DIRECTIONS FOR THIS TASK:
Copy each of the rows below line for line, changing nothing.

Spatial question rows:
━━━━━━━━

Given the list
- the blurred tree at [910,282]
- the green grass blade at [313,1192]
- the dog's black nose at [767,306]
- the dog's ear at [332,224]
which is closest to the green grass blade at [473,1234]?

━━━━━━━━

RESPONSE:
Given the list
- the blurred tree at [910,282]
- the green grass blade at [313,1192]
- the dog's black nose at [767,306]
- the dog's ear at [332,224]
which is closest to the green grass blade at [473,1234]?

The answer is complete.